AMY GOODMAN: And the point was, they said it was invulnerable, but that it had been blown up.
SCOTT HORTON: Absolutely correct.
AMY GOODMAN: We’re talking to Scott Horton, Chair of the International Law Committee at the New York Bar Association. I wanted to ask you about this latest headline in the Washington Post, reporting the Bush administration has told a federal judge that prisoners once held in secret CIA jails should never be able to reveal to their civilian attorneys details of how they were interrogated.
SCOTT HORTON: Well, I think one of the hallmarks of tyrannical government is using security classifications to obscure their criminal conduct. It’s well worth thinking about that in the context of this case. What’s going on is an effort to impede the effective legal representation of defendants in criminal proceedings through the wielding of security classifications. These people are told that "what we did to you is classified top secret. Therefore, you may not talk about it."

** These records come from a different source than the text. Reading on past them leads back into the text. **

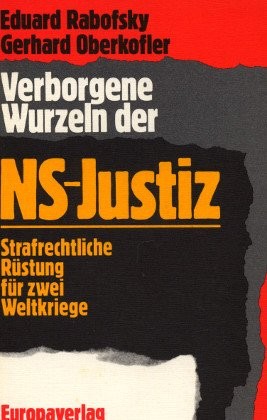 Cover for Verborgene Wurzeln der NS-Justiz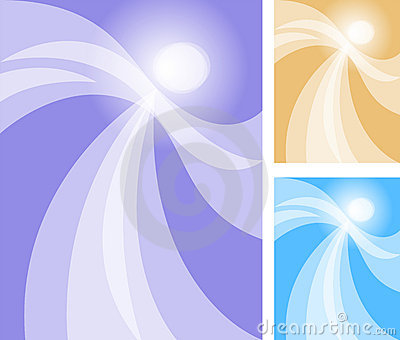 Abstract Illustration Of An Angel Or Spirit Dancer Glowing Against A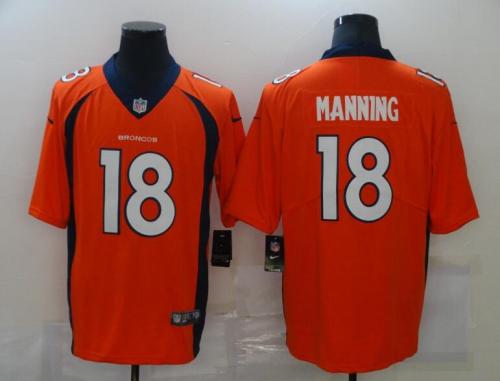 Broncos 18 Peyton Manning Orange 100th Season Vapor Untouchable Limited Jersey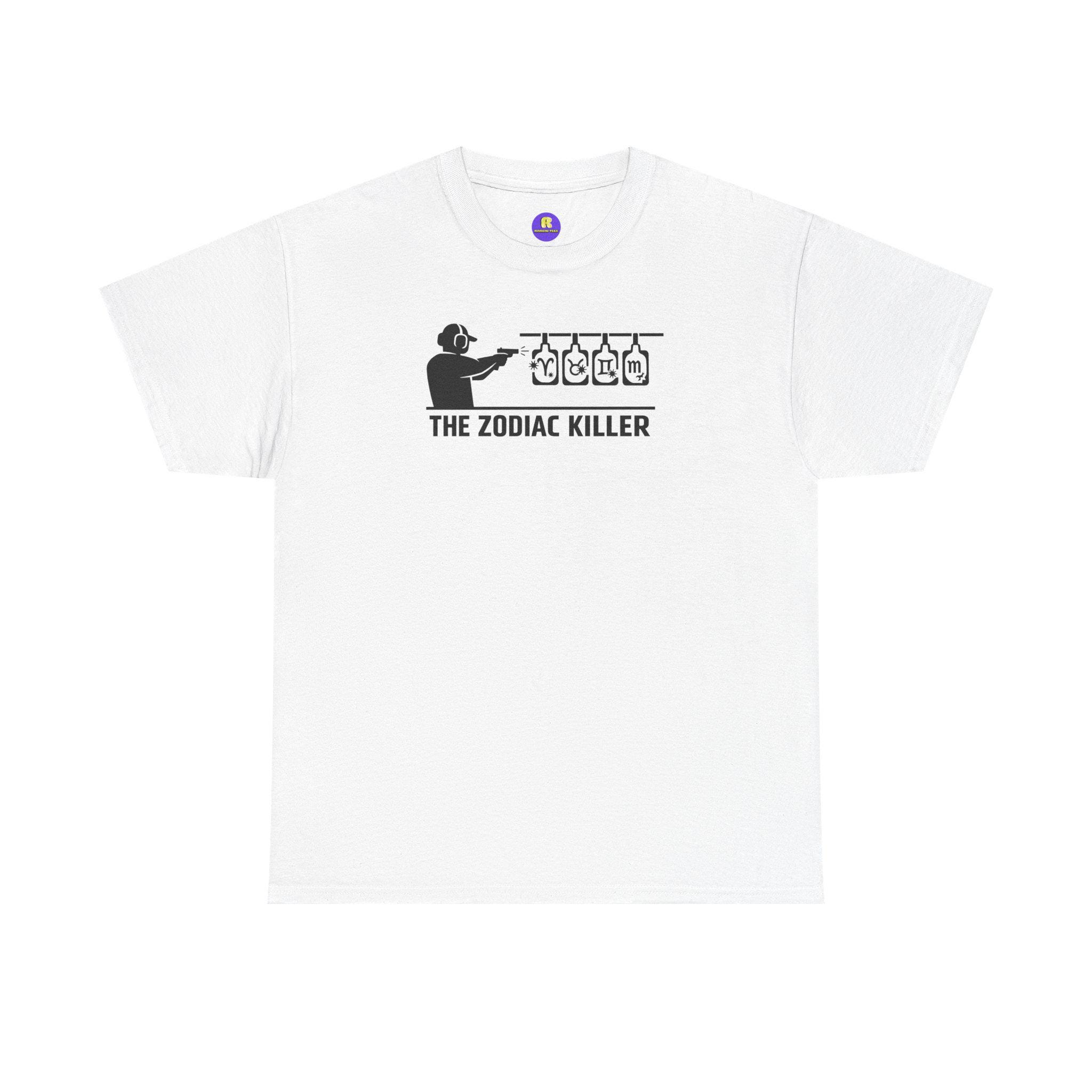 iMage T-Shirt Zodiac Serial Killer Uomo-L-Nera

Of course, what was done to them was a criminal act. The Supreme Court of the United States concluded in Hamdan that Common Article 3 and the standards on treatment of detainees apply to these detainees. The techniques that were used do not conform to Common Article 3. Therefore, they are grave breaches. Therefore, they are crimes under United States law and under international law. So, that is why an effort it being made to cloak that. And when the Department of Justice of the United States files papers with a federal court attempting to obscure criminal conduct, something has sunk very low in this process.

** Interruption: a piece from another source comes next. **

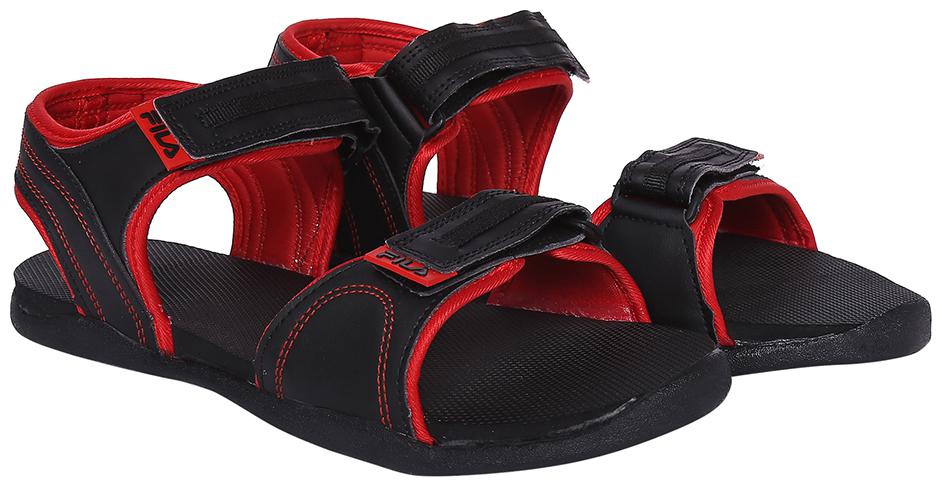 

Fila Men Black Sandals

AMY GOODMAN: Finally, going back to the verdict for Saddam Hussein — death — the five-judge court found Saddam Hussein guilty of executing 148 Shia men and boys from the town of Dujail in 1982. It was a year later that Donald Rumsfeld, as an envoy for Reagan and Bush administration, went to Iraq, shook hands with Saddam Hussein to normalize relations.
SCOTT HORTON: That’s correct. And Donald Rumsfeld is reported to have assured him, "Don’t worry about all the talk coming from the United States about your human rights violations. We’re going to support you, and we’re going to offer you backup in your conflict with Iran."
AMY GOODMAN: Scott Horton, I want to thank you for being with us. Thank you, Chair of the International Law Committee at the New York Bar Association, member of the Iraqi Bar Association.